**Excerpt provided**

-- BEGIN --

To milk a BULL (he-goat)

Meaning & Analysis

To attempt to draw milk from a male—an anatomical impossibility—hence to pursue a task that cannot succeed.

Insights

Futile Endeavor

Undertaking a project that cannot yield the desired result; effort is structurally mismatched to outcome.

Wrong Source

Seeking benefit, truth, or resources from a party intrinsically unable or unwilling to provide them.

Misapplied Skill

Even competent technique fails when the premise is false; craftsmanship cannot redeem a doomed brief.

Self-deception

Clinging to hope against plain facts; wishful thinking overrides basic knowledge of how the world works.

Comic Absurdity

Highlights the ridiculous by pairing serious effort with a nonsensical objective, inviting corrective laughter.

Humanist Pedagogy

Erasmus’s Adagia (mulgere hircum) catalogs the phrase as an emblem of absurdity, using barnyard anatomy to teach logical fit between means and ends.

Moral Economy

The proverb disciplines desire: before you ask, test whether the giver can give; it rebukes parasitic schemes and barren patronage.

-- END --

**Supplied entries**
-- BEGIN --

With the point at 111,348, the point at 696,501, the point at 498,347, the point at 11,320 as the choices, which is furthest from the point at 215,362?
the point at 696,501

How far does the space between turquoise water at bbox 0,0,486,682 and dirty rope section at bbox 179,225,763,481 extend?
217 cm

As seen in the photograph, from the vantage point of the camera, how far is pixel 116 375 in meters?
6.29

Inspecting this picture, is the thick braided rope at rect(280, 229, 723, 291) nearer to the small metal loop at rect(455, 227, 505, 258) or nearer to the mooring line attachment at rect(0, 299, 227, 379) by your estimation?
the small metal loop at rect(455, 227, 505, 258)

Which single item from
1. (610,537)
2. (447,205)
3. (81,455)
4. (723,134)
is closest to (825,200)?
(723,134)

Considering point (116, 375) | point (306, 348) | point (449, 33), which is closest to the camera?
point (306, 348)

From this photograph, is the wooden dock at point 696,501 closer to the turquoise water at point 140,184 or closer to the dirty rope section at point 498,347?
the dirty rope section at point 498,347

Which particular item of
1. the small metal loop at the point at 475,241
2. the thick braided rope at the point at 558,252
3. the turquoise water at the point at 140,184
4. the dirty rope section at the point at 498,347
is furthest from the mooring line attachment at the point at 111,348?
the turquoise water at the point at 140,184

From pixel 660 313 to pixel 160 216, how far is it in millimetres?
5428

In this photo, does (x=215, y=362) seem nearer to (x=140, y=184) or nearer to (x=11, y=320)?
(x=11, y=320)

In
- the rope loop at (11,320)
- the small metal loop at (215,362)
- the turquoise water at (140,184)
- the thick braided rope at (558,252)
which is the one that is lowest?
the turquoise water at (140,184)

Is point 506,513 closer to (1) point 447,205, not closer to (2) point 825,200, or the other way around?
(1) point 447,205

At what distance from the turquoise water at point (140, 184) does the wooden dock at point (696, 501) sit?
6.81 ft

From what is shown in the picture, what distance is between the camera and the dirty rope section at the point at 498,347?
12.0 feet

-- END --
-- BEGIN --

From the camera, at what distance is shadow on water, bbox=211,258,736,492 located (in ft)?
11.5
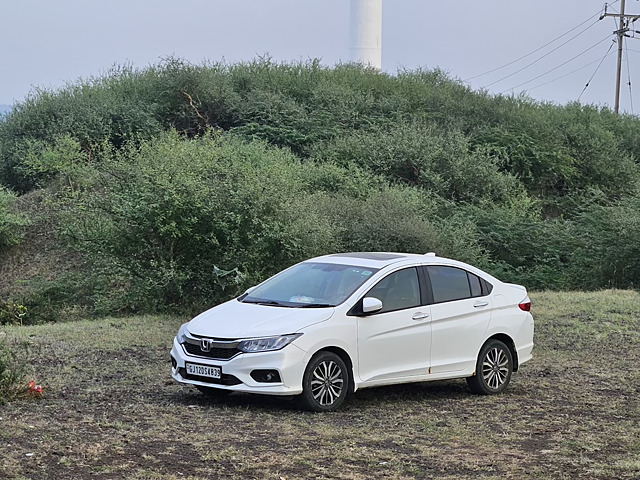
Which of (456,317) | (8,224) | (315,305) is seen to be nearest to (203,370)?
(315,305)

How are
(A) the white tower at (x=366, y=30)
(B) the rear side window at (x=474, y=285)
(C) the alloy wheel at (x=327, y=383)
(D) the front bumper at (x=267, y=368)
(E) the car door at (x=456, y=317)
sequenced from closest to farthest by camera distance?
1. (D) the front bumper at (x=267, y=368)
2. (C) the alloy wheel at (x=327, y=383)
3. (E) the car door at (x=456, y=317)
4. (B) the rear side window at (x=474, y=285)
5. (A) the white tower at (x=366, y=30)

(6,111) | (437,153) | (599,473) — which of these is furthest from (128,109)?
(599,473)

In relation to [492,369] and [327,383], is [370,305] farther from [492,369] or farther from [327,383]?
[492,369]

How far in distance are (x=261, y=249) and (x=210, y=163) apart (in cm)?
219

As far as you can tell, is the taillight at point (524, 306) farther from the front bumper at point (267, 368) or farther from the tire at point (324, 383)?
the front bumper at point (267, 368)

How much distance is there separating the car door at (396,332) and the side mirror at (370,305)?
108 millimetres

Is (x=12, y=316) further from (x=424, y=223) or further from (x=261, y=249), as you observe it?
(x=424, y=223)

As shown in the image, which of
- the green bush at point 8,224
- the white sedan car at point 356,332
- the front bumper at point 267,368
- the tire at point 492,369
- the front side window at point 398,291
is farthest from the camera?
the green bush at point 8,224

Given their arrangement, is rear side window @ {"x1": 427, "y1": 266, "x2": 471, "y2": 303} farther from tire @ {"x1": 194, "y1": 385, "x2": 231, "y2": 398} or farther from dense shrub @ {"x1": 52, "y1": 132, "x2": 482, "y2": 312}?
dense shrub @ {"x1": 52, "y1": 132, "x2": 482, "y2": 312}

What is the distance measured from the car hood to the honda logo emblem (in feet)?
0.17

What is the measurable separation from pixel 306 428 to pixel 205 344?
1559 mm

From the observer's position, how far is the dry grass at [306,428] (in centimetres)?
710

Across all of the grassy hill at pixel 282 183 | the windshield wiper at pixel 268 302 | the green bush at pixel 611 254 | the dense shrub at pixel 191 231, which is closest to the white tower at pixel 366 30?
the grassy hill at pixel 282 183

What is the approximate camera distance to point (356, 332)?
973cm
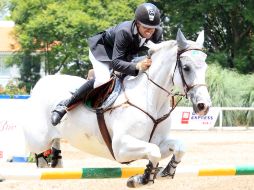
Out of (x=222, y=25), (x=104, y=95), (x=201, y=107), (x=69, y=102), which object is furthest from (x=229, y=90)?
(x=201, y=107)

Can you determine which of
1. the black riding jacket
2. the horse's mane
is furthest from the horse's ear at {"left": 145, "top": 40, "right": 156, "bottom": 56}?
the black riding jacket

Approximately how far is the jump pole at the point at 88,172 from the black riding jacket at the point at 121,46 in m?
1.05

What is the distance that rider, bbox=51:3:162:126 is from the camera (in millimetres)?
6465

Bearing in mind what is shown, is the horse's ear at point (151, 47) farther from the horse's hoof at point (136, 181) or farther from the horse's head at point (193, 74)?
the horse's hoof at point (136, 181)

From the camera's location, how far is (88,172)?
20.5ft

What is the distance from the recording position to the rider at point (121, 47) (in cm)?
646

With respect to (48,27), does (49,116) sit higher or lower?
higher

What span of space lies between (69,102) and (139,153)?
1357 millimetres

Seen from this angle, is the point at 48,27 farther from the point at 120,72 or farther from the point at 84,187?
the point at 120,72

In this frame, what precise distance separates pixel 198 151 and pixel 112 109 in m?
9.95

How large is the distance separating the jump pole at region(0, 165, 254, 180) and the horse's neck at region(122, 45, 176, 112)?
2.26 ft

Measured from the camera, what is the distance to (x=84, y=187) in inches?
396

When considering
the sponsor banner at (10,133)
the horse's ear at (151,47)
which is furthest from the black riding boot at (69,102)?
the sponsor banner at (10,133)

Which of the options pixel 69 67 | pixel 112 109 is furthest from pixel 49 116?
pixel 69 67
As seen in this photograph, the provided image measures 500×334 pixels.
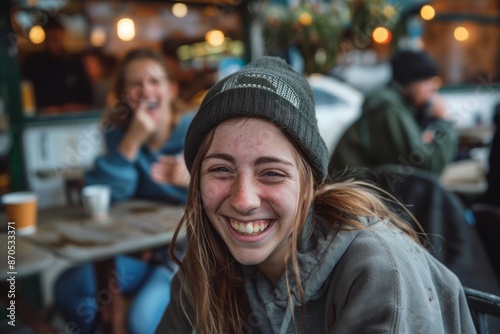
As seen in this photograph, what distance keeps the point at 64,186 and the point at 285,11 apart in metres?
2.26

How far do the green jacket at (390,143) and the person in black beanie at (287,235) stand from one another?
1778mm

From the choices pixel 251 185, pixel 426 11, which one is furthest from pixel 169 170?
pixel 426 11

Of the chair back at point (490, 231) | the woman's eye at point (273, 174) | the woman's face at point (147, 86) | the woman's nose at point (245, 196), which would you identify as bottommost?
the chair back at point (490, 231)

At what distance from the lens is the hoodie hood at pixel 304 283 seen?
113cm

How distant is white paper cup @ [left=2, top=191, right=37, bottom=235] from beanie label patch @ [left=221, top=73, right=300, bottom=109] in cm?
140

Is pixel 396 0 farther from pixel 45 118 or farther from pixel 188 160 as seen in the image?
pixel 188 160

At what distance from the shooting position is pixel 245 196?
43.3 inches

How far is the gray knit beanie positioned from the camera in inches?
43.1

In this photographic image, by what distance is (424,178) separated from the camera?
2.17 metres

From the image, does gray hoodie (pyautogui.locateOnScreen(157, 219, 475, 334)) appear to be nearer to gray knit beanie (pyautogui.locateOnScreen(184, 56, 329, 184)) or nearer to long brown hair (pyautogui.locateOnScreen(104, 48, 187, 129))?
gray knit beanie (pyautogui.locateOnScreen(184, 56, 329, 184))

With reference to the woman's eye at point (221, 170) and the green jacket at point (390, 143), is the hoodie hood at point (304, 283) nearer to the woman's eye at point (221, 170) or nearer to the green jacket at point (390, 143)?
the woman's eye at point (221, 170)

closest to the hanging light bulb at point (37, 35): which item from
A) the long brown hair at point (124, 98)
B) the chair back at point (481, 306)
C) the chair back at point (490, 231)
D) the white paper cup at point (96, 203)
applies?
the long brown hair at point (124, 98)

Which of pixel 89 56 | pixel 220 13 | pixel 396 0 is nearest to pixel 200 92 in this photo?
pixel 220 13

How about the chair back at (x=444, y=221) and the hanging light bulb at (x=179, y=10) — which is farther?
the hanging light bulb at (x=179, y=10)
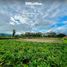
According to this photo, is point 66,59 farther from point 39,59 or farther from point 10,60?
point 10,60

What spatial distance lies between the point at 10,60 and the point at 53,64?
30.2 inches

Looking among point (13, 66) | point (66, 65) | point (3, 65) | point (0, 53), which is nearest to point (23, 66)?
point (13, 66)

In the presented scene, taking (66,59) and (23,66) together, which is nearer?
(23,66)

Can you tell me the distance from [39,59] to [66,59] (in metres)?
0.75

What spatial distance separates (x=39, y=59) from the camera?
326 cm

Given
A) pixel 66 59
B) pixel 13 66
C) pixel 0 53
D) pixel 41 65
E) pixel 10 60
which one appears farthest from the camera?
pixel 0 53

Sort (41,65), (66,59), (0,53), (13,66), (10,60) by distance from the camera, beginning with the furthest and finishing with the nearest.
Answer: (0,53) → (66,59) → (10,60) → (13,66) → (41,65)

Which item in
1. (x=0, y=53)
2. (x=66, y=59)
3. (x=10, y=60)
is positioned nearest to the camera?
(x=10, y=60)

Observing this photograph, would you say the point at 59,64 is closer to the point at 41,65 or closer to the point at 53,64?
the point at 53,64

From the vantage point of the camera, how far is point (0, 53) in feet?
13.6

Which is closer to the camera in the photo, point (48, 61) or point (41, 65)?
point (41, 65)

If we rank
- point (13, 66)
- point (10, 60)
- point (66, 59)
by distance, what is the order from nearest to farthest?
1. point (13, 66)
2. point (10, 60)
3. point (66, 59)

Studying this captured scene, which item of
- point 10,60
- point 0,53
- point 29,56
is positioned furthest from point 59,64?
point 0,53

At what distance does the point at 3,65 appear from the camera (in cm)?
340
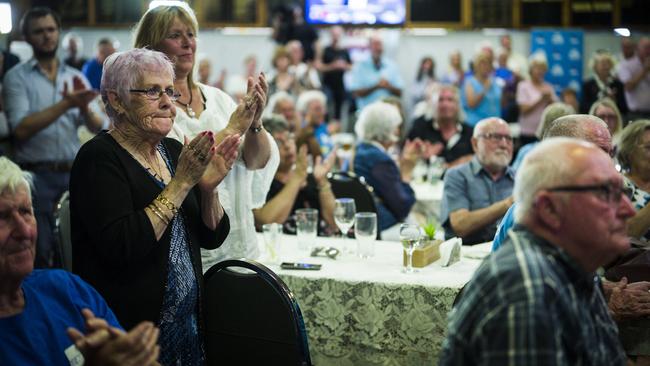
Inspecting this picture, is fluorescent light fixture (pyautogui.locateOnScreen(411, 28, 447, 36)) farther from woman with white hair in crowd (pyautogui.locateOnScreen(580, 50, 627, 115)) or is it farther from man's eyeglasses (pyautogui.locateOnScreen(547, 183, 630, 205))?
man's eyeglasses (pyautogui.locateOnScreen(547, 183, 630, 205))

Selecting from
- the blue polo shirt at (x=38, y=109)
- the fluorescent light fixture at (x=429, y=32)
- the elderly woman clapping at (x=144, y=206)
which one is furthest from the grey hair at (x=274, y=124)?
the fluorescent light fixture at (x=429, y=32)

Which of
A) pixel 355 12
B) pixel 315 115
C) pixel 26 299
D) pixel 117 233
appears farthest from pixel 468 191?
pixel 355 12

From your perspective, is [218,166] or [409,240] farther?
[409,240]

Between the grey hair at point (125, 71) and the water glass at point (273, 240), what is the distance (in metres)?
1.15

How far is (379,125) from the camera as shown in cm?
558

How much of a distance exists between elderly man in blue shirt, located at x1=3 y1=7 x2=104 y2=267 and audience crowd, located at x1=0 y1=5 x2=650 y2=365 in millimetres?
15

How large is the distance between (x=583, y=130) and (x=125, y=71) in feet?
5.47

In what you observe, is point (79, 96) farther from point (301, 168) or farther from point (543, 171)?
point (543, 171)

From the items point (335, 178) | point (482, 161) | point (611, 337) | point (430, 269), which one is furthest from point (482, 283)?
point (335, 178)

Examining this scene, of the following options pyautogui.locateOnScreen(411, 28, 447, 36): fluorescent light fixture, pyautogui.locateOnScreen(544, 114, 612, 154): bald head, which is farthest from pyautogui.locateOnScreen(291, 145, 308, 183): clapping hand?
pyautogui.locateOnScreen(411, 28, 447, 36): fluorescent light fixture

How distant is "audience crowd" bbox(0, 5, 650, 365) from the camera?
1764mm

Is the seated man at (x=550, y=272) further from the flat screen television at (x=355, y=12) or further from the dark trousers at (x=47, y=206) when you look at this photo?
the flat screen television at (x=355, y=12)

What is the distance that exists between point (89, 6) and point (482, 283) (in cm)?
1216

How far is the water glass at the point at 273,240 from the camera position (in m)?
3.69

-- END --
-- BEGIN --

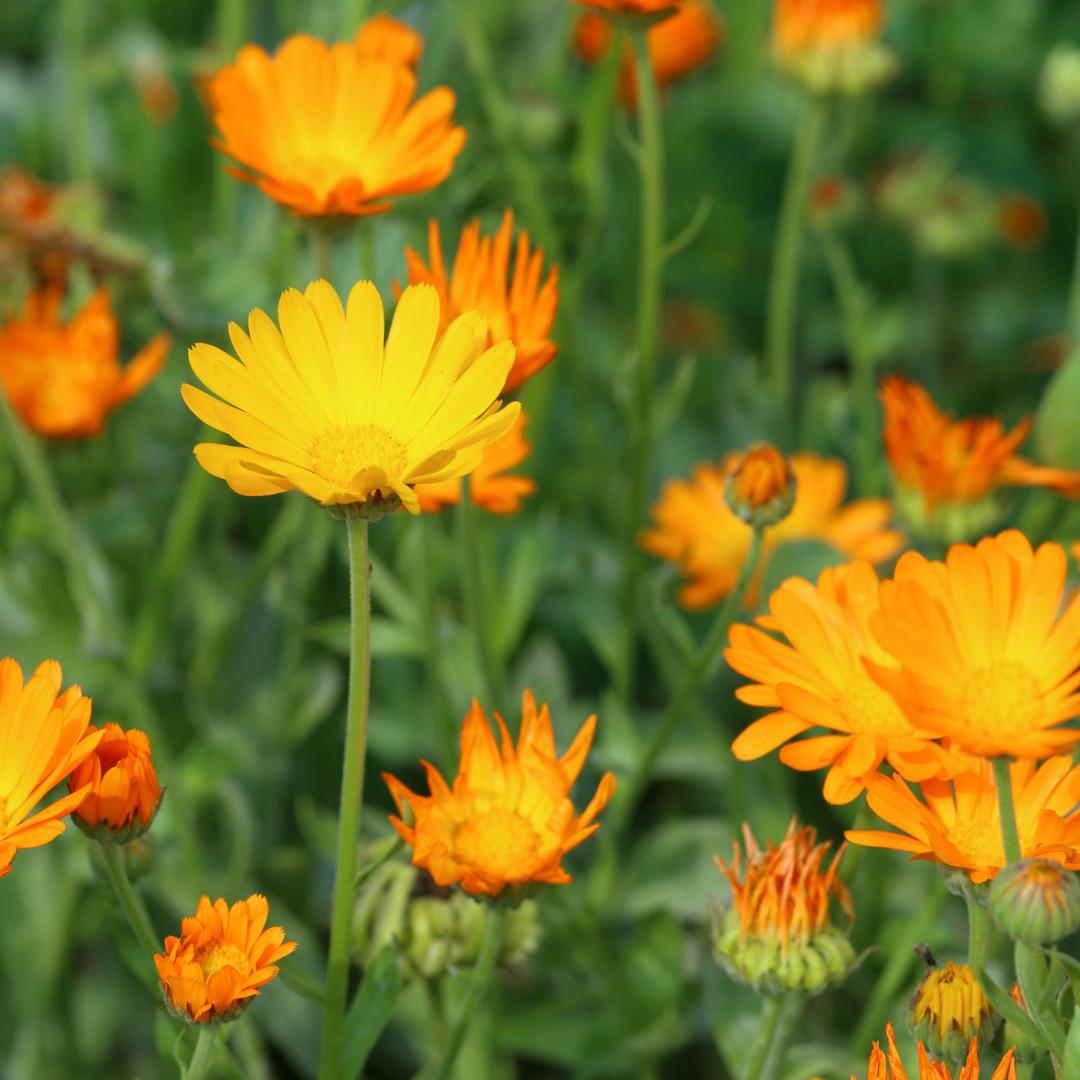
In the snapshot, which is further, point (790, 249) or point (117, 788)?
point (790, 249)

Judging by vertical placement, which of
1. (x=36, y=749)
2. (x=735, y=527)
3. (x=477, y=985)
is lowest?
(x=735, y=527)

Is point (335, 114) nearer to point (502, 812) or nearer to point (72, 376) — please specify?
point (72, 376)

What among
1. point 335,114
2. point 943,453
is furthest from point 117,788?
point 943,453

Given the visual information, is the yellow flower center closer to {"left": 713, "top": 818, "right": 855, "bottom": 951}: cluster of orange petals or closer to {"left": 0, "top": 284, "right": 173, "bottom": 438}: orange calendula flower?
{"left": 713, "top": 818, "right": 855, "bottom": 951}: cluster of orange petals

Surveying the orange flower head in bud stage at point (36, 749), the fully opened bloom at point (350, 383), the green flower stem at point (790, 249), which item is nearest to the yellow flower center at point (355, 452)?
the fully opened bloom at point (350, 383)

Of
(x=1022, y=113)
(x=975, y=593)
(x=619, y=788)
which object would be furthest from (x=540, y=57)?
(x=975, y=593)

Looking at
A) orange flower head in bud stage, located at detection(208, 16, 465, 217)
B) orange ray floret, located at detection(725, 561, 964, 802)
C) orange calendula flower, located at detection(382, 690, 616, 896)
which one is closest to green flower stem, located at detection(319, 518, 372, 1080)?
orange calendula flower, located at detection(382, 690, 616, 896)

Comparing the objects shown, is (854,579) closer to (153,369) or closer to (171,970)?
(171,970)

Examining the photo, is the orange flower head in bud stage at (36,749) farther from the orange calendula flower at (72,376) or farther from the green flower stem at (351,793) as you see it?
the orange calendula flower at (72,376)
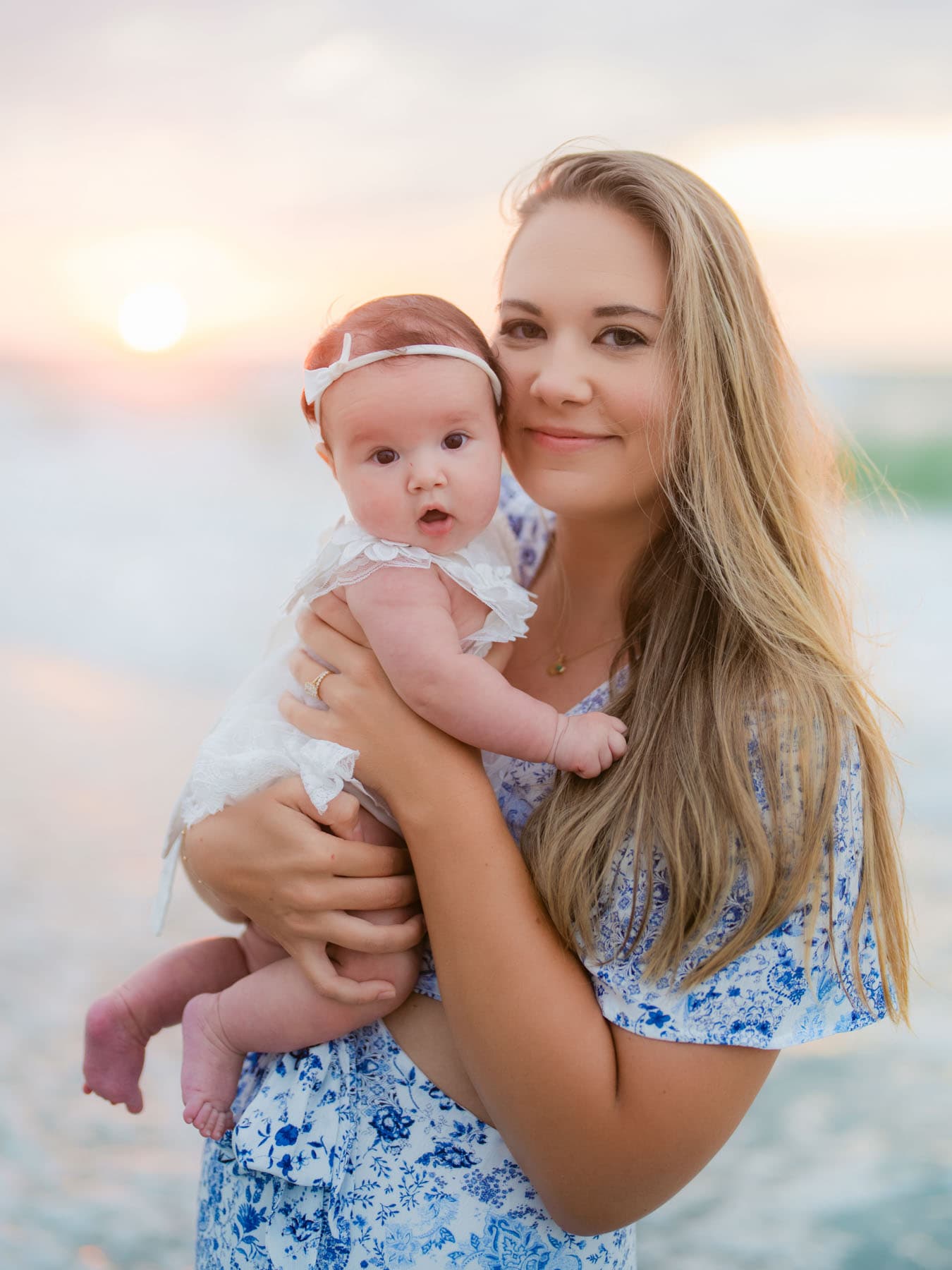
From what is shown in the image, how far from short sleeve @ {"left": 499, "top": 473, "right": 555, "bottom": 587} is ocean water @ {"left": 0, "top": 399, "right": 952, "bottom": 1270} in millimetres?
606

-- END --

**Problem to solve**
Return the part of the text on milking a bull from "Clinging to hope" up to and including "and barren patronage.", word for word. The records have nothing to do with the text on milking a bull.

**Solution to the exercise**
Clinging to hope against plain facts; wishful thinking overrides basic knowledge of how the world works.

Comic Absurdity

Highlights the ridiculous by pairing serious effort with a nonsensical objective, inviting corrective laughter.

Humanist Pedagogy

Erasmus’s Adagia (mulgere hircum) catalogs the phrase as an emblem of absurdity, using barnyard anatomy to teach logical fit between means and ends.

Moral Economy

The proverb disciplines desire: before you ask, test whether the giver can give; it rebukes parasitic schemes and barren patronage.